# Hubb Profit source



## otagomed (9 December 2008)

Any comments on Hubb Profitsource please?
I am relatively new to share/CFD trading and was looking for some ways to improve my trading and found this software.
I also found their valuegain software as well.
Any comments on these products please? 
worth spending 10k for softwares+training?


----------



## sails (9 December 2008)

otagomed said:


> Any comments on Hubb Profitsource please?
> I am relatively new to share/CFD trading and was looking for some ways to improve my trading and found this software.
> I also found their valuegain software as well.
> Any comments on these products please?
> worth spending 10k for softwares+training?




Last time I looked at it, decided it was way too heavily overpriced - that's my opinion anyway.

A complaint I have heard is that it only runs with Hubb's data.  If deciding to go for a cheaper data source after the first 12 months is finished  with Hubb, you may find the software won't work anymore - anyway, something to ask Hubb and/or read the fine print before you buy.


----------



## Green2 (10 December 2008)

Profitsource will cost you about $4000 it is a good piece of gear if your into elliot waves this will do it, it allso has precomputed scans and a stack of stuff that would take to long to go into here.
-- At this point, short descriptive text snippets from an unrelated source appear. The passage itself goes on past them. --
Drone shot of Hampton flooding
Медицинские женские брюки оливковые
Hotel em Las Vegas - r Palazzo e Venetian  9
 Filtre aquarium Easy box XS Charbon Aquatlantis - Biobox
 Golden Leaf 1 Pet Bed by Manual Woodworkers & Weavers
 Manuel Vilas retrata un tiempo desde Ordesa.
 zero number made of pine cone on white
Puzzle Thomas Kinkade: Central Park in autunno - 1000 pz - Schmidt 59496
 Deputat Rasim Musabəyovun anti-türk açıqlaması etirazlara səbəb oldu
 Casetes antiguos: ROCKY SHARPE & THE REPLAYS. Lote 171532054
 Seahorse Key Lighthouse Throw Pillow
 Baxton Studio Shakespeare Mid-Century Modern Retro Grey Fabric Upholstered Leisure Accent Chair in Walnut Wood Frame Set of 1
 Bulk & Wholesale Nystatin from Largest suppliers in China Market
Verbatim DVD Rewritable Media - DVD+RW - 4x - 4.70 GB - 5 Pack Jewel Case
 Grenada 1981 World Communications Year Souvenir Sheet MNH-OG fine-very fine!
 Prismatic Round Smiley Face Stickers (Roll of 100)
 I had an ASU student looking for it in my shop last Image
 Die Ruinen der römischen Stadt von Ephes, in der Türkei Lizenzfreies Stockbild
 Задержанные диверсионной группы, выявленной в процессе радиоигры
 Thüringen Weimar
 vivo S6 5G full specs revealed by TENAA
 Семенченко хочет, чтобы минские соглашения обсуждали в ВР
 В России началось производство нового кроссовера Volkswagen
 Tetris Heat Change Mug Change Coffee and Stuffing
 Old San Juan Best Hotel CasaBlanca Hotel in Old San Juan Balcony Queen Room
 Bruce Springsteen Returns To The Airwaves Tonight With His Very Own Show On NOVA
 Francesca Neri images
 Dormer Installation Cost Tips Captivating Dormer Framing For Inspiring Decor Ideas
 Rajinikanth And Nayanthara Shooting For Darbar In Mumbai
They allso have plugins optiongear and valuegain the all become one program but each one will allso cost about $4000 each or more.Then about $1000 ayear to registar.

I recon there must be a lot cheaper way.


----------



## tech/a (10 December 2008)

(1) If it was any good youd have people on forums raving about it.
(2) What guarentee if any do they give you if you produce trading statements from generated trades?
(3) Do they have audited statements of trading over a long period including now?
(4) Do they have any numbers on the method,Max D/D,String of losses,R/R etc?


----------



## KELBOY (14 May 2015)

otagomed said:


> Any comments on Hubb Profitsource please?
> I am relatively new to share/CFD trading and was looking for some ways to improve my trading and found this software.
> I also found their valuegain software as well.
> Any comments on these products please?
> worth spending 10k for softwares+training?





Hi otagomed,
Cannot recommend HUBB as a reliable supplier of data in any shape or form; they cut off my data feed when I wouldn't upgrade to a newer trading program for a cost of $1990.00. Once you enter into an agreement with these people they can change/upgrade their trading platform with little warning, and if you don't pay the extra fee, no more program.  Spiteful people, vindictive in their actions. I didn't want their new program, so they sent an "update" which removed the FREE program from my PC and prior to this they even cut me off from logging in to a website called Safety In the Market (started by David Bowden) but sold to HUBB, a helpful site in itself. I can however recommend Incredible Charts. Very good quality, with an excellent informative weekly newsletter from Colin Twiggs, included. You will find them with a basic search engine. Cheers, Kelboy


----------